Output, exactly as written, the lines of the data below from the one containing "family: Bovidae" to the end.

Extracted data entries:
---------------

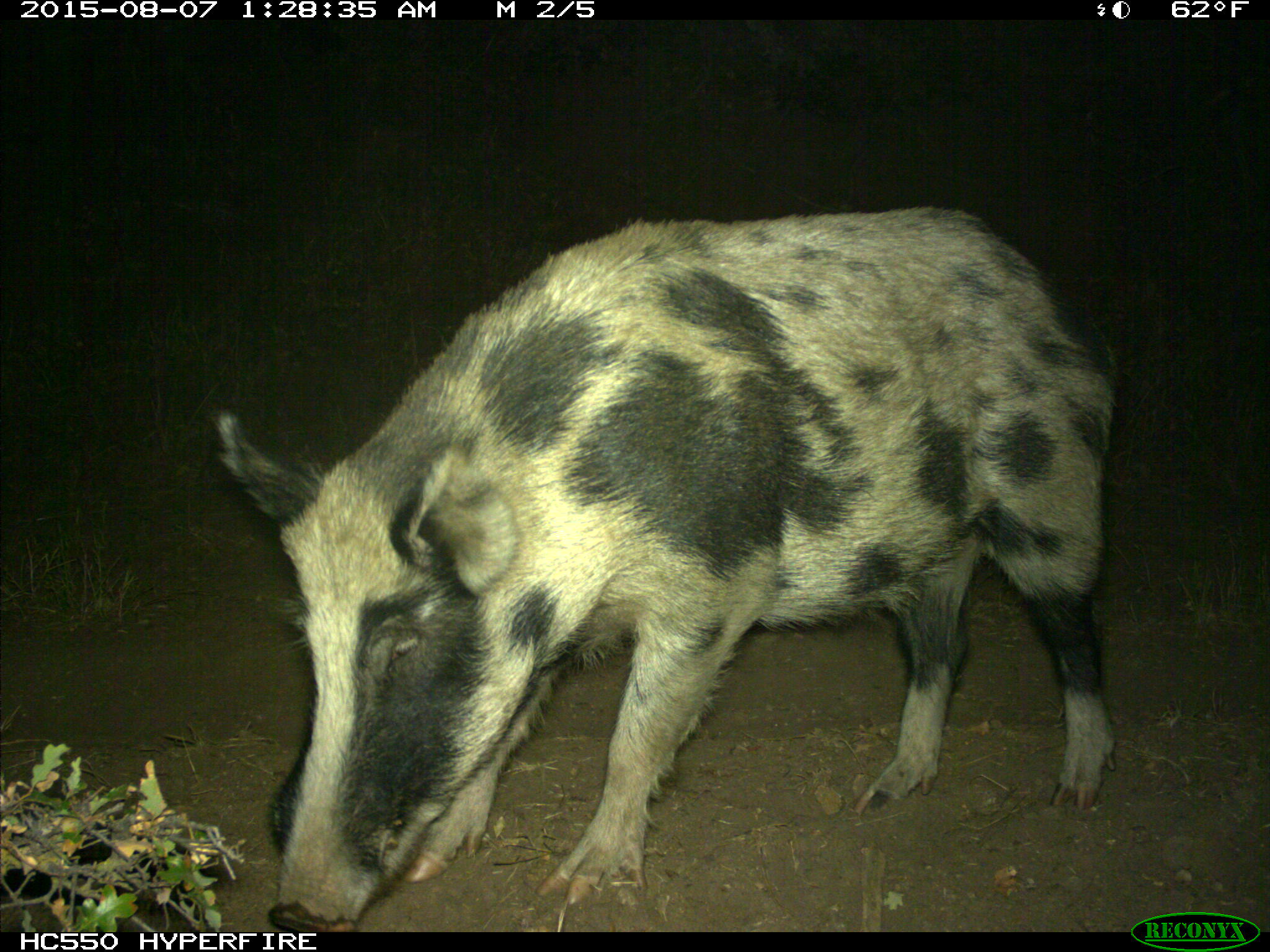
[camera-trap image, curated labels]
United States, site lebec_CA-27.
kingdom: Animalia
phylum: Chordata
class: Mammalia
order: Artiodactyla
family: Suidae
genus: Sus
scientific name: Sus scrofa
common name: wild boar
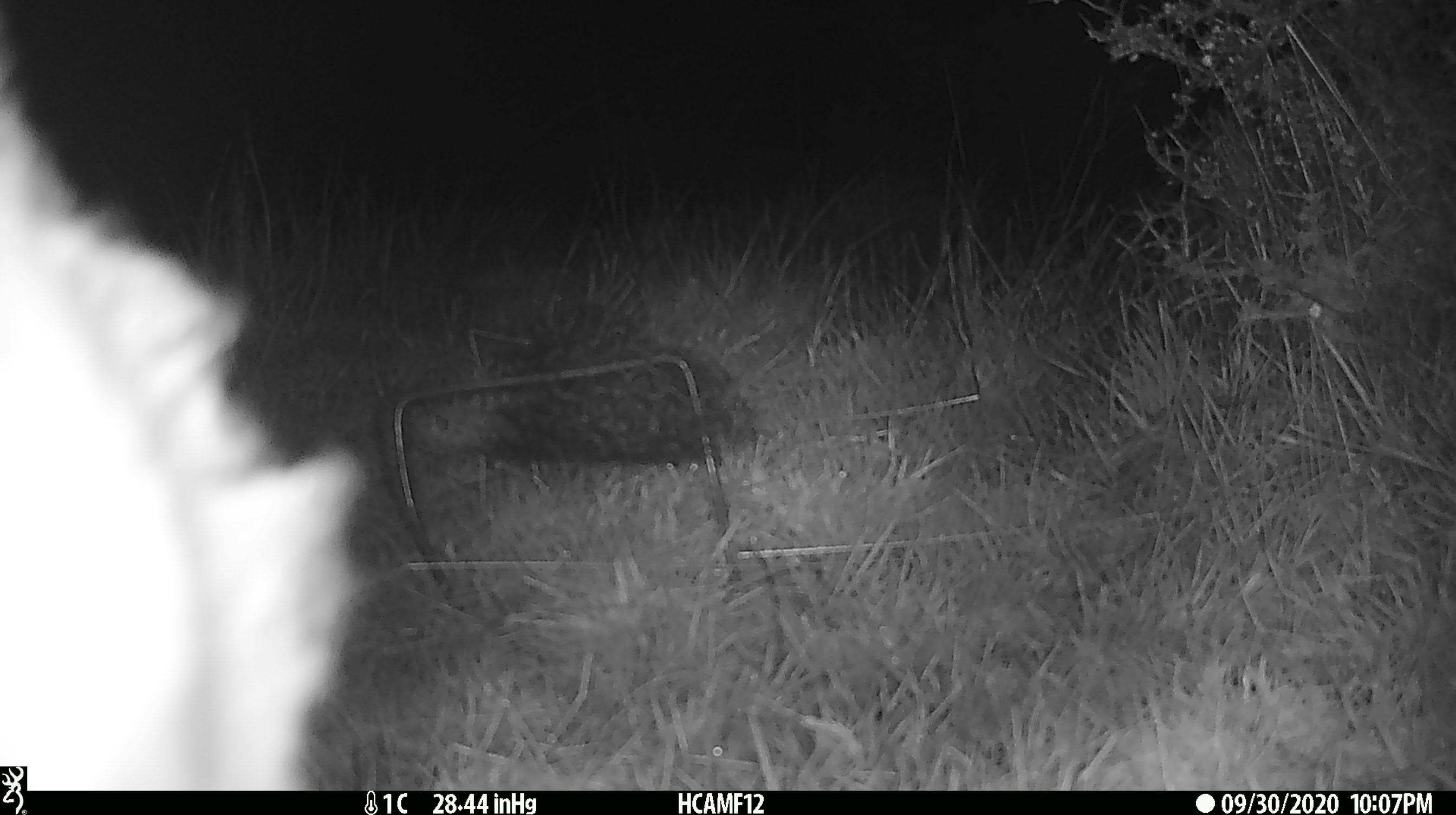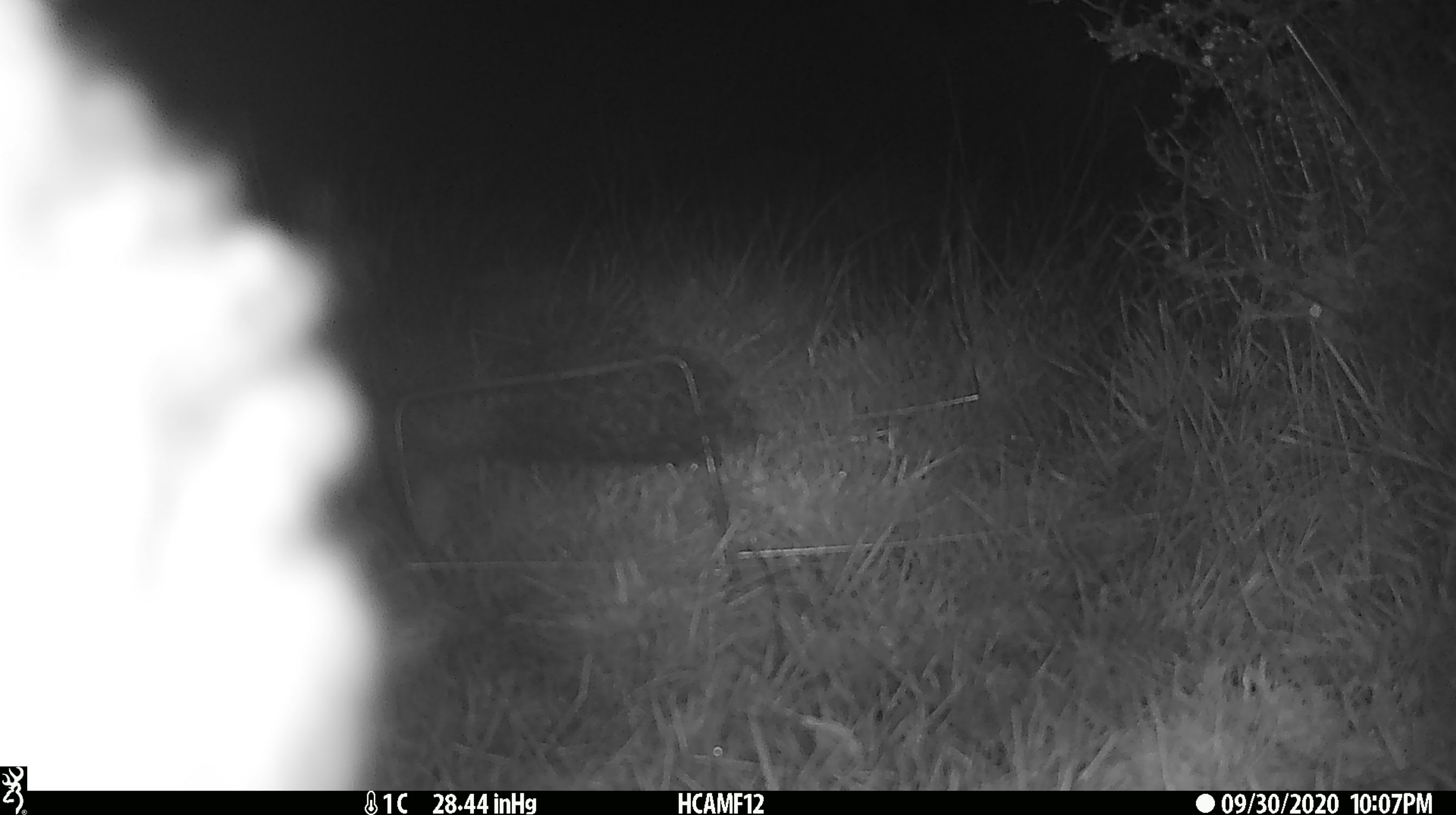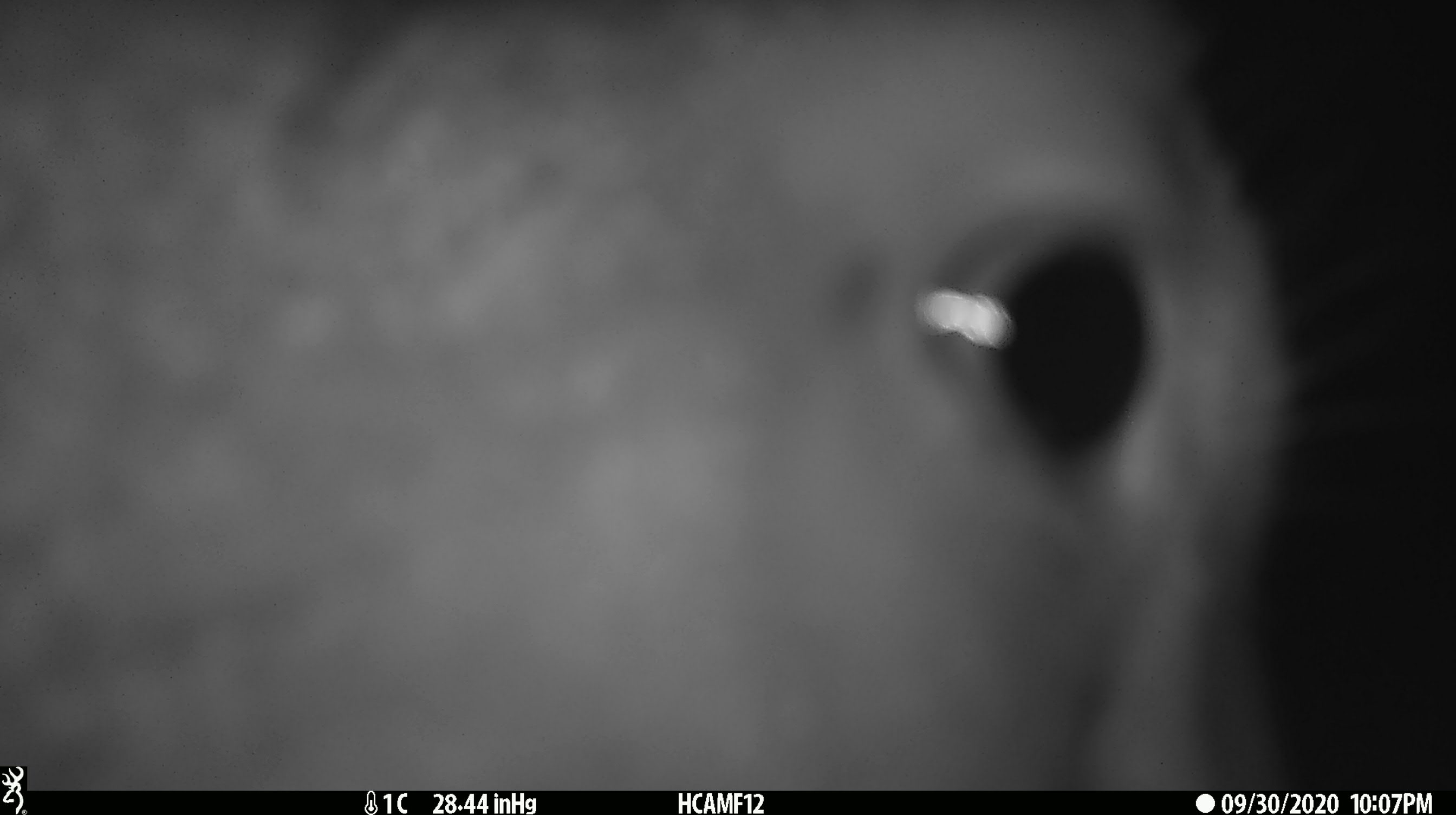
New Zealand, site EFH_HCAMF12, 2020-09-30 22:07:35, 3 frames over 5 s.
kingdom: Animalia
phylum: Chordata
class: Mammalia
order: Artiodactyla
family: Bovidae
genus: Ovis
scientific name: Ovis aries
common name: domestic sheep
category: sheep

---------------

## EXERCISE ANSWER
family: Bovidae
genus: Ovis
scientific name: Ovis aries
common name: domestic sheep
category: sheep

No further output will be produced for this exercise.